This repo contains a library of "cell profile matrices" - matrices giving the average expression profiles of all cell types found in a tissue. Each matrix in the library was derived from a single scRNA-seq experiment. (The "lung_plus_neutrophils" matrix is an exception - it is an amalgam of two cell profile matrices.)
For details on the generation of these matrices, see Danaher & Kim (2020), "Advances in mixed cell deconvolution enable quantification of cell types in spatially-resolved gene expression data."
These matrices can be downloaded directly.
In addition, they can be downloaded within an R session using the "download_profile_matrix" function from the SpatialDecon package.
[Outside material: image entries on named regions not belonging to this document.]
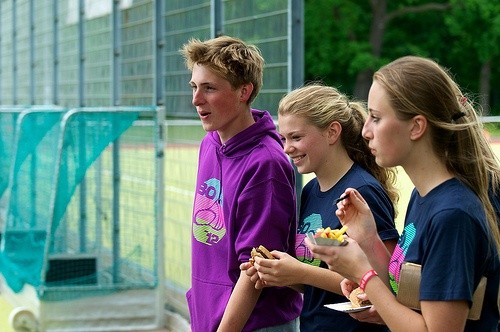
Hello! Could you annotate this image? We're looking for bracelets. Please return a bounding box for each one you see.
[359,269,378,291]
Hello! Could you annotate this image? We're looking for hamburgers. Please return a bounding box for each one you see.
[349,286,373,308]
[249,244,275,267]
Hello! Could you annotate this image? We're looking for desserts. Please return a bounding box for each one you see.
[313,225,349,242]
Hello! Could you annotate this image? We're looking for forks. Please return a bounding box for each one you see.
[333,193,350,205]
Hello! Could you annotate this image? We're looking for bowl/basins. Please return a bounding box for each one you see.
[305,232,348,246]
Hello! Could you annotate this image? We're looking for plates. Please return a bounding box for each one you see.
[324,302,372,312]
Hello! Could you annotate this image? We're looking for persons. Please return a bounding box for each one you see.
[178,35,304,332]
[304,56,500,332]
[240,85,399,331]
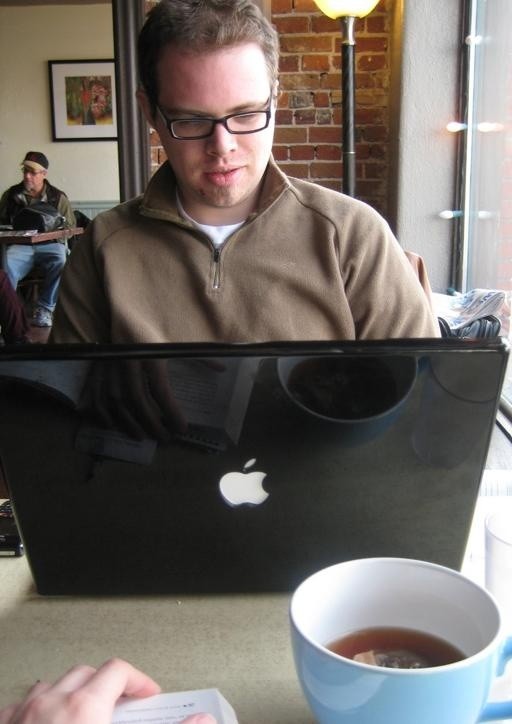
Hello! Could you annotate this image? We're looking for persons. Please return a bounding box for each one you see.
[2,152,76,326]
[45,2,442,347]
[0,659,218,724]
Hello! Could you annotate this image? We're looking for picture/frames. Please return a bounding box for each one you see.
[48,58,118,141]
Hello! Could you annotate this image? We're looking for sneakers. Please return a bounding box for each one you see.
[31,304,51,326]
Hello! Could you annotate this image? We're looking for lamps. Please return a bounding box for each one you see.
[315,0,379,198]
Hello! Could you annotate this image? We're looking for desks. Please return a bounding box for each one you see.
[0,227,84,273]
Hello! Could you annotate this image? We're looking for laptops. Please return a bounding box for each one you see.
[0,335,511,596]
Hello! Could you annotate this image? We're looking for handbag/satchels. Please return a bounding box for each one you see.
[13,203,62,232]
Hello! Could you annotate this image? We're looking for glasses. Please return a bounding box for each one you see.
[155,88,272,139]
[21,167,41,175]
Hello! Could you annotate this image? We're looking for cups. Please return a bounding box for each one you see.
[408,353,499,472]
[288,555,506,723]
[269,353,417,443]
[482,509,512,635]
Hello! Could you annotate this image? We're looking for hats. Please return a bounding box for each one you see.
[22,152,49,171]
From the Methods section of Danaher & Kim, "Advances in mixed cell deconvolution enable quantification of cell types in spatial transcriptomic data":
"27 single cell RNA-seq studies were downloaded from The Broad Institute Single Cell Portal. For raw gene expression (GE) matrices, cells were removed if they fell below the inflection point, were considered empty by emptyDrops22, had a gene count above 2.5x average gene count, or had a percentage of mitochondrial genes > 0.05. Genes were removed if they appeared in less than 2 cells or had low biological significance as measured by scran23. Cells were clustered and marker genes identified using Seurat24. Clustered marker genes were compared to PanglaoDB18 marker genes (ubiquitousness index < 0.1, sensitivity > 0.6, specificity < 0.4, canonical marker). Cell clusters were named according to the PanglaoDB cell type with the most overlapping marker genes. All cell cluster names were manually reviewed for correctness. When data sets had already been annotated with cell type calls, the existing cell type calls were retained. Only cell clusters with more than 10 cells were reported. Each cell cluster's profile was reported as the arithmetic mean of its cells' expression profiles."